Time to choose: o que mudou no mercado de trabalho nos últimos 3 anos

Time to choose: o que mudou no mercado de trabalho nos últimos 3 anos

A pandemia da COVID-19 transformou profundamente a forma como o mercado de trabalho é encarado tanto pelos trabalhadores como pelas empresas. Com a imposição do teletrabalho, as organizações tiveram de se adaptar a uma nova realidade em que a autonomia e a flexibilidade são mais valorizadas do que nunca.

A gestão da carreira tornou-se uma responsabilidade cada vez mais pessoal. Nesse contexto, a conciliação entre vida profissional e familiar, a possibilidade de trabalhar por objetivos e a flexibilidade de horários são alguns dos aspetos mais valorizados pelos trabalhadores. Consequentemente, a preferência pelo trabalho em modo híbrido tem um forte impacto na satisfação e no desempenho dos colaboradores. A escolha de especializações e o desenvolvimento de competências tornaram-se uma prioridade para o trabalhador, que passou a ser o principal autor da sua própria carreira. Tudo isso exige uma nova postura das empresas em relação à gestão de talentos e ao recrutamento, sob pena de perderem os melhores profissionais para concorrentes que ofereçam um ambiente mais atrativo e adaptado à nova realidade.

Time to Choose, o lema que o Citeforma adotou até 2025 reflete esta nova realidade.

 

A conciliação entre vida profissional e familiar

A conciliação da vida profissional e familiar tem sido um tema cada vez mais importante para os trabalhadores. Com o aumento do trabalho remoto as pessoas passaram a ter mais tempo para estar com a família. A sociedade ganhou consciência da importância de se ter um equilíbrio saudável entre a vida profissional e familiar. Essa conciliação é considerada fundamental para que o trabalhador possa ter uma vida mais plena e feliz. Trabalhar num ambiente que valoriza e apoia a conciliação pode aumentar a satisfação no trabalho, melhorar a saúde mental e reduzir o stress, resultando num trabalhador mais produtivo e motivado. Assim, políticas organizacionais que valorizam a conciliação entre a vida profissional e familiar também são um fator determinante no processo de candidatura ou na escolha de permanecer numa determinada empresa, afetando assim a retenção de talentos.
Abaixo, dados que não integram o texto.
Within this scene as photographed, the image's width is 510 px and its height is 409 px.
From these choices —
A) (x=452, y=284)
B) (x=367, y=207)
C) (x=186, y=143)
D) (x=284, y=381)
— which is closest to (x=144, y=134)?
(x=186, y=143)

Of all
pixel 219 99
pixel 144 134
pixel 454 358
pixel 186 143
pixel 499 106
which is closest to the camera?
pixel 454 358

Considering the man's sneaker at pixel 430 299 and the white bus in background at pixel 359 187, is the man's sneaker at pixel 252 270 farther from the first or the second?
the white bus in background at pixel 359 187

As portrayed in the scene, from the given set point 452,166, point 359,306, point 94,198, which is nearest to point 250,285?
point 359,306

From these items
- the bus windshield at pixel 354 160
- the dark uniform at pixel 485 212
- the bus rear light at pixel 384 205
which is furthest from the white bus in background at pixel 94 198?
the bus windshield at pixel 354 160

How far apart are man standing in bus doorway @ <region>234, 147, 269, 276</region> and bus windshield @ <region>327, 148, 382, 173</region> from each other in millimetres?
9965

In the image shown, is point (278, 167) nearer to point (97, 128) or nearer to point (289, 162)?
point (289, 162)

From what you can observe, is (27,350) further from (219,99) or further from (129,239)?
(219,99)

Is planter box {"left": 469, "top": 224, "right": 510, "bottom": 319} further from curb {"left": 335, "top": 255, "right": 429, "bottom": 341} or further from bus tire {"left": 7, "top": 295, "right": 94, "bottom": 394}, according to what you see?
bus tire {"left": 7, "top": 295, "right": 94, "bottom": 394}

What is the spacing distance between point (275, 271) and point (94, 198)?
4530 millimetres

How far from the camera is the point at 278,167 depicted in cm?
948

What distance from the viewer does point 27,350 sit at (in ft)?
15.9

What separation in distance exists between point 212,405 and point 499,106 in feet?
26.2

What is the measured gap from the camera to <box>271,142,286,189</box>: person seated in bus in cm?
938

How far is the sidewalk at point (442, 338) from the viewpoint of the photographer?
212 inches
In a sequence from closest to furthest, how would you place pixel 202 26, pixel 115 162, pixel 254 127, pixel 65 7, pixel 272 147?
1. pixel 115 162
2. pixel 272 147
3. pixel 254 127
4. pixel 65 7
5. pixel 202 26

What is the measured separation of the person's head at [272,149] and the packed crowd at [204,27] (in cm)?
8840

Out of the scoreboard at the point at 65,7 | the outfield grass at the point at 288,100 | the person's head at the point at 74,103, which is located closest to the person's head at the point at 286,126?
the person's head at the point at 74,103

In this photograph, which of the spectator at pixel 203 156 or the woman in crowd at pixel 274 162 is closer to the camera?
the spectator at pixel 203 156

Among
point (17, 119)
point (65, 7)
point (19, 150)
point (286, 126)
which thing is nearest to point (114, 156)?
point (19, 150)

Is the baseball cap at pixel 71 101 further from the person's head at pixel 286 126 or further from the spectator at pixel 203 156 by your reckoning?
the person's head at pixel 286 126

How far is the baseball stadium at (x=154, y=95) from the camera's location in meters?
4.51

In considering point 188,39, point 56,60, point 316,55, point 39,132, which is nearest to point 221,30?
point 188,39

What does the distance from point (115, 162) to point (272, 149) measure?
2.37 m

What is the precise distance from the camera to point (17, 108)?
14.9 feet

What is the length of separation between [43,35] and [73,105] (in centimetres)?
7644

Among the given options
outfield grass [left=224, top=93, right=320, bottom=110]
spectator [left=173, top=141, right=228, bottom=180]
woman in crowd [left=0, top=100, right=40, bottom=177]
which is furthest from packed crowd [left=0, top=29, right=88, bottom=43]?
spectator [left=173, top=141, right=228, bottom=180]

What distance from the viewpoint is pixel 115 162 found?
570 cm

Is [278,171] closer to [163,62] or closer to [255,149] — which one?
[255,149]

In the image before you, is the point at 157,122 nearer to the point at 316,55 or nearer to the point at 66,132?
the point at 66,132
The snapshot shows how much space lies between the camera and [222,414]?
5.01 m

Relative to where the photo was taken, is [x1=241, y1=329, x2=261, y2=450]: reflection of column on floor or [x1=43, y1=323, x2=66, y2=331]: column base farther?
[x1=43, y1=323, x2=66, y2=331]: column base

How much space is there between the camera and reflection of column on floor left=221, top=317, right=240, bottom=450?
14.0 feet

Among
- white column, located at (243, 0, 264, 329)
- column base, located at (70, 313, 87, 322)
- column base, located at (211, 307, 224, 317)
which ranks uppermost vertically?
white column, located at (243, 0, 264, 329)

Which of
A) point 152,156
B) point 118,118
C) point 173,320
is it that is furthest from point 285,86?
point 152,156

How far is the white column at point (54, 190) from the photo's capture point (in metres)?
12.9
Trabalhar por objetivos, flexibilidade de horários e o modelo híbrido

Outra mudança importante no mercado de trabalho é a transição para o trabalho por objetivos em vez da contabilização do tempo despendido a trabalhar. Em vez de trabalhar um número fixo de horas por dia, os trabalhadores agora têm a liberdade de trabalhar até atingirem os seus objetivos diários. Isto significa que os trabalhadores podem gerir melhor o seu tempo e concentrar-se no que é mais importante para o sucesso da empresa.

De acordo com uma pesquisa da Harvard Business School, trabalhar por objetivos em vez de cumprir um horário fixo pode aumentar a motivação e a satisfação do trabalhador. Isso também pode levar a uma maior retenção de talentos, pois os trabalhadores sentem-se mais valorizados e têm mais controle sobre sua carreira.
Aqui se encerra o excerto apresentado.